┌────────

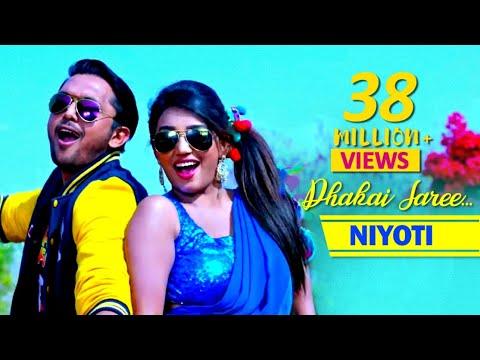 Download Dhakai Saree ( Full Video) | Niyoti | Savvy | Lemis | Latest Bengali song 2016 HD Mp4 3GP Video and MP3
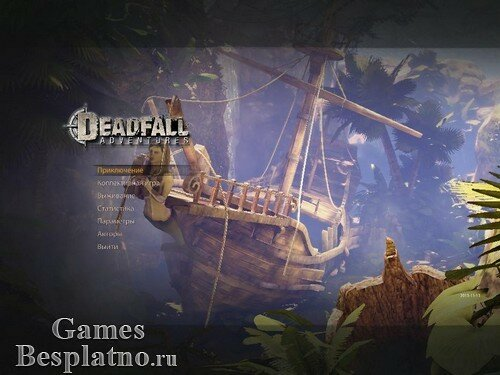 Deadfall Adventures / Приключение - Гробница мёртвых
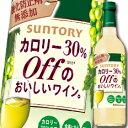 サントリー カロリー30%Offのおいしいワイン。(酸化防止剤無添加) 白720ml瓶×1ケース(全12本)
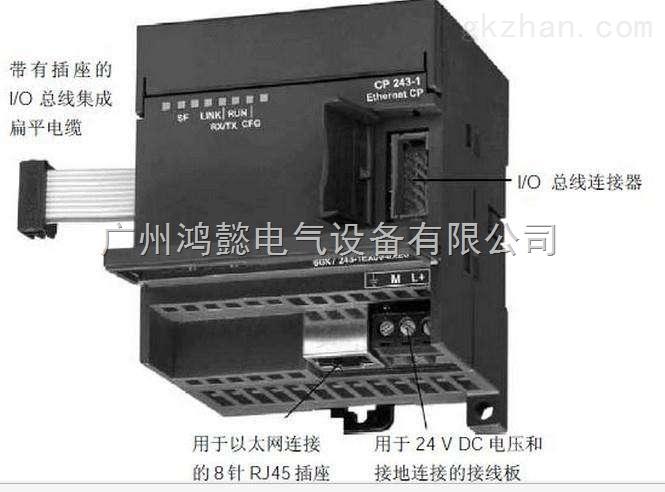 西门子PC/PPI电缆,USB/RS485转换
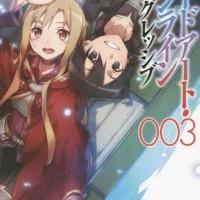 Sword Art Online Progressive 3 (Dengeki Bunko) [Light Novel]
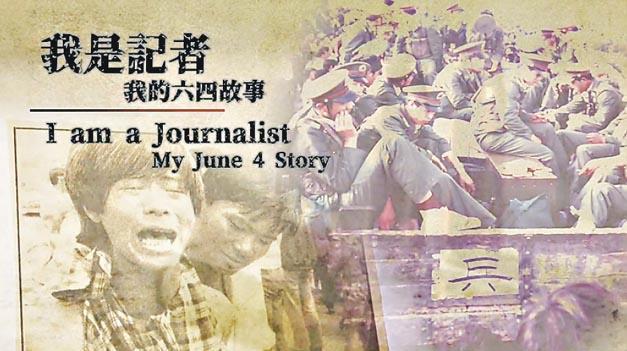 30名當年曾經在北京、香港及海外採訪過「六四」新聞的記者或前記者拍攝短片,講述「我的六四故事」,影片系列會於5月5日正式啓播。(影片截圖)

└────────

### What is needed
All lines from the one containing "Sword Art Online" through the end of the data are to be written out exactly, with nothing added; skip the pictures.

### Solution for this exercise
 Sword Art Online Progressive 3 (Dengeki Bunko) [Light Novel]
 30名當年曾經在北京、香港及海外採訪過「六四」新聞的記者或前記者拍攝短片,講述「我的六四故事」,影片系列會於5月5日正式啓播。(影片截圖)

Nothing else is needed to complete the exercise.